## WORK TO BE COMPLETED
Copy every record verbatim. Leave the pictures out.

-------- EXERCISE INPUT

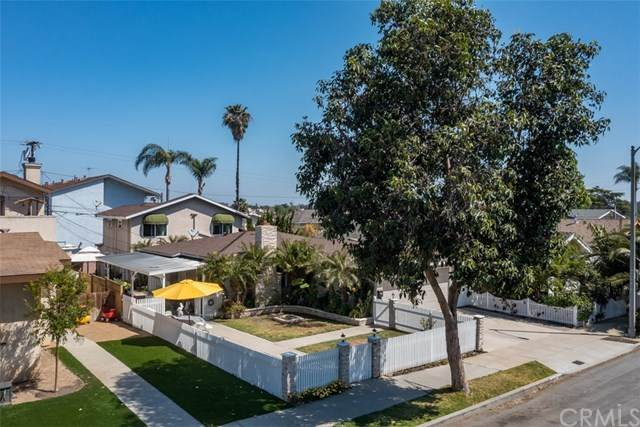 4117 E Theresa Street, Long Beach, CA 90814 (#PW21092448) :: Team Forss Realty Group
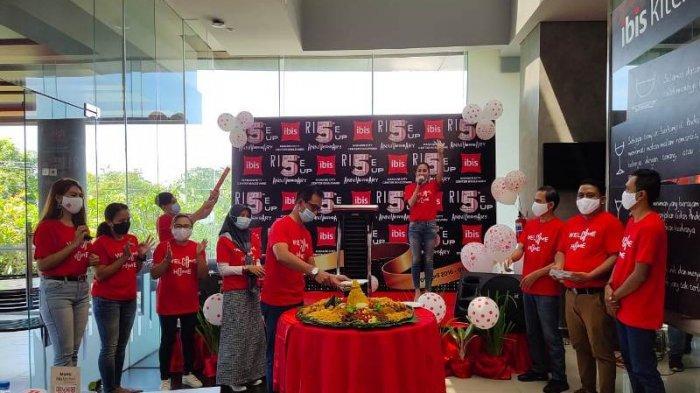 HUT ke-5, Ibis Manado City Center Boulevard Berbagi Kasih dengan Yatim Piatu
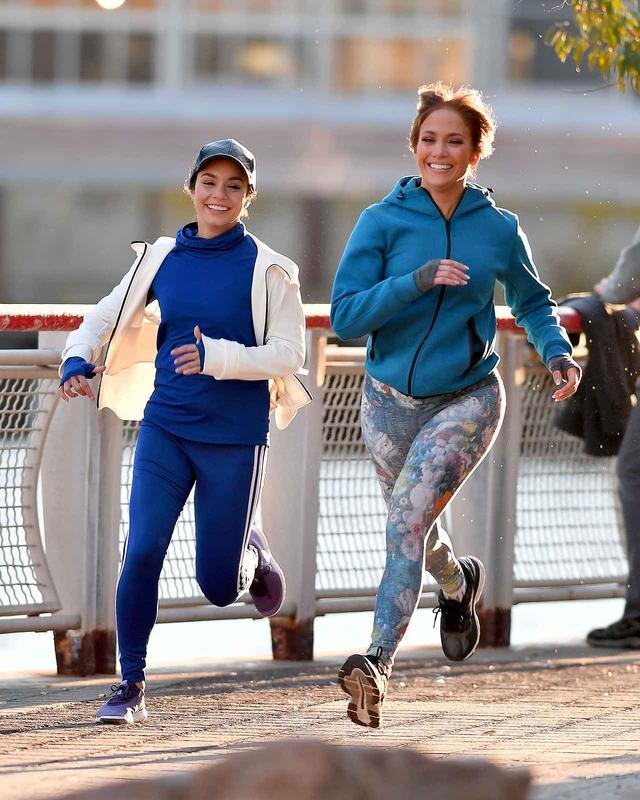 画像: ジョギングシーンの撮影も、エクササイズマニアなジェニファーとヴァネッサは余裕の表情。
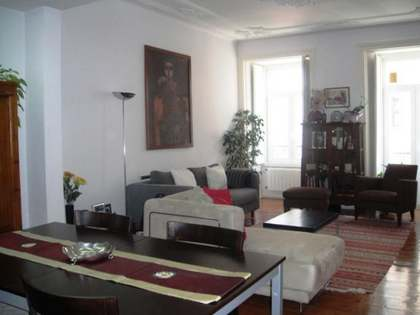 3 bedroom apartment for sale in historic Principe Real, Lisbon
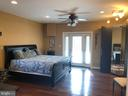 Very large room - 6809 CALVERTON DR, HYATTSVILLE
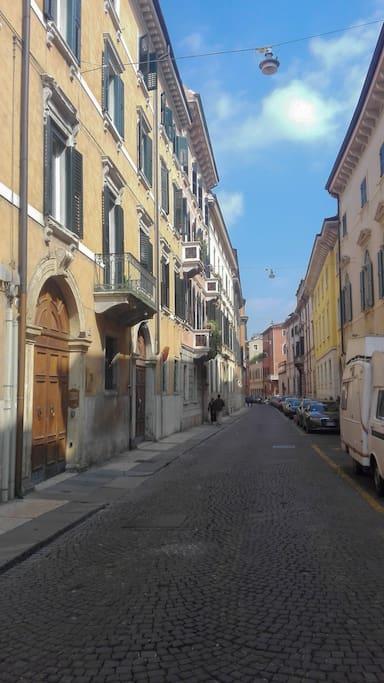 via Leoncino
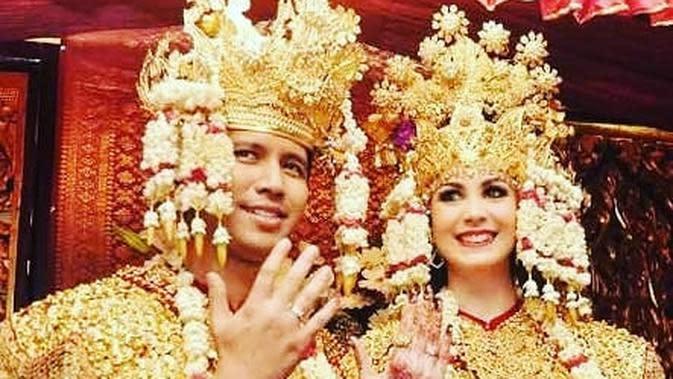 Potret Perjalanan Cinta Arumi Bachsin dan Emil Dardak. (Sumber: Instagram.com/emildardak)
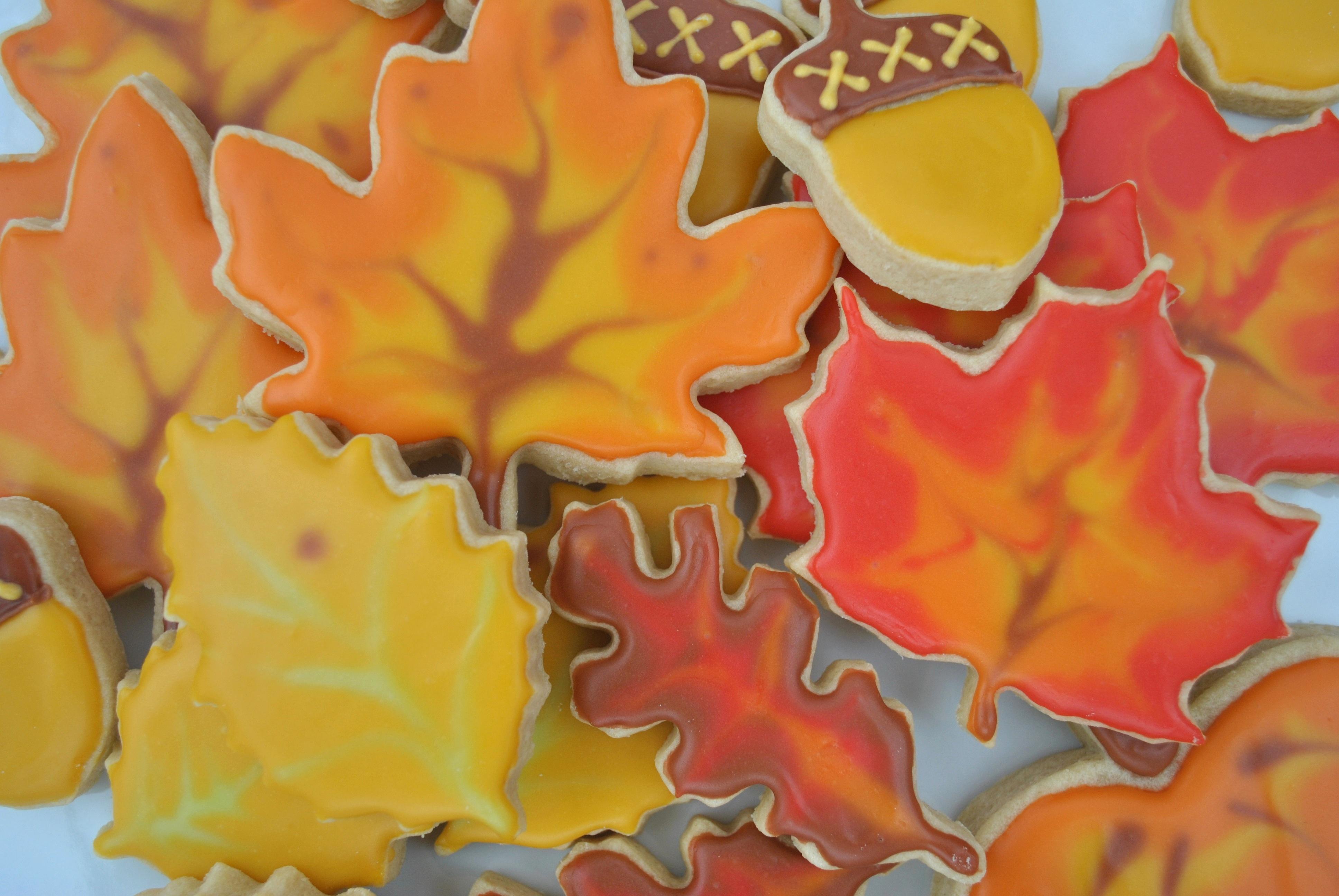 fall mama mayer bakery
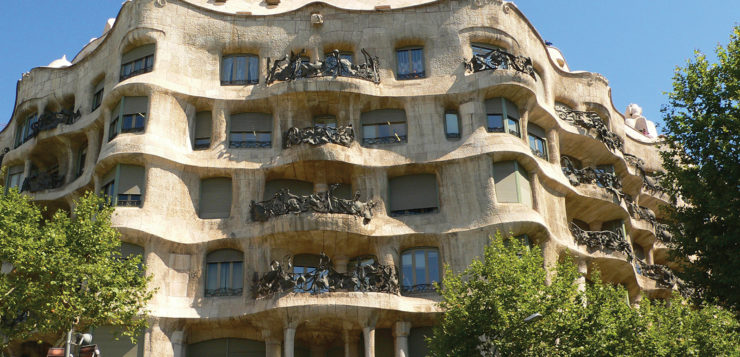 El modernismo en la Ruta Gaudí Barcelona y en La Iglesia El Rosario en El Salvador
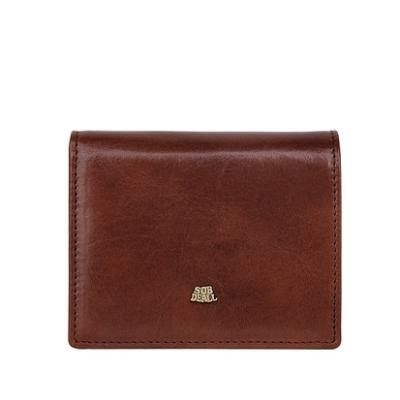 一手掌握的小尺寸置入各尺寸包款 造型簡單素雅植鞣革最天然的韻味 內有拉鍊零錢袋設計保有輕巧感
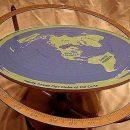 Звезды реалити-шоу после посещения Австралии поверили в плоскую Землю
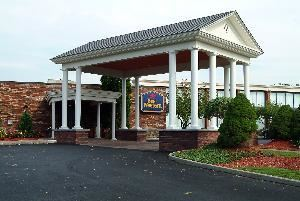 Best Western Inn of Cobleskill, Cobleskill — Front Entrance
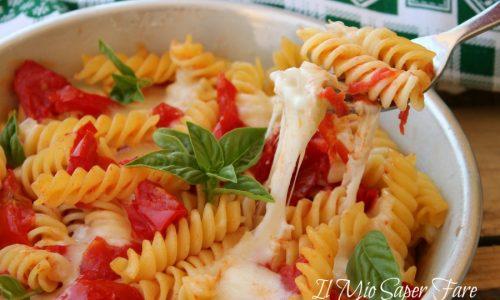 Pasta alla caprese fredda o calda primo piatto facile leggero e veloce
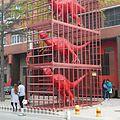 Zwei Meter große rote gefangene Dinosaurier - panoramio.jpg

----------------

## FINISHED EXERCISE
 4117 E Theresa Street, Long Beach, CA 90814 (#PW21092448) :: Team Forss Realty Group
 HUT ke-5, Ibis Manado City Center Boulevard Berbagi Kasih dengan Yatim Piatu
 画像: ジョギングシーンの撮影も、エクササイズマニアなジェニファーとヴァネッサは余裕の表情。
 3 bedroom apartment for sale in historic Principe Real, Lisbon
 Very large room - 6809 CALVERTON DR, HYATTSVILLE
 via Leoncino
 Potret Perjalanan Cinta Arumi Bachsin dan Emil Dardak. (Sumber: Instagram.com/emildardak)
 fall mama mayer bakery
 El modernismo en la Ruta Gaudí Barcelona y en La Iglesia El Rosario en El Salvador
 一手掌握的小尺寸置入各尺寸包款 造型簡單素雅植鞣革最天然的韻味 內有拉鍊零錢袋設計保有輕巧感
 Звезды реалити-шоу после посещения Австралии поверили в плоскую Землю
 Best Western Inn of Cobleskill, Cobleskill — Front Entrance
 Pasta alla caprese fredda o calda primo piatto facile leggero e veloce
 Zwei Meter große rote gefangene Dinosaurier - panoramio.jpg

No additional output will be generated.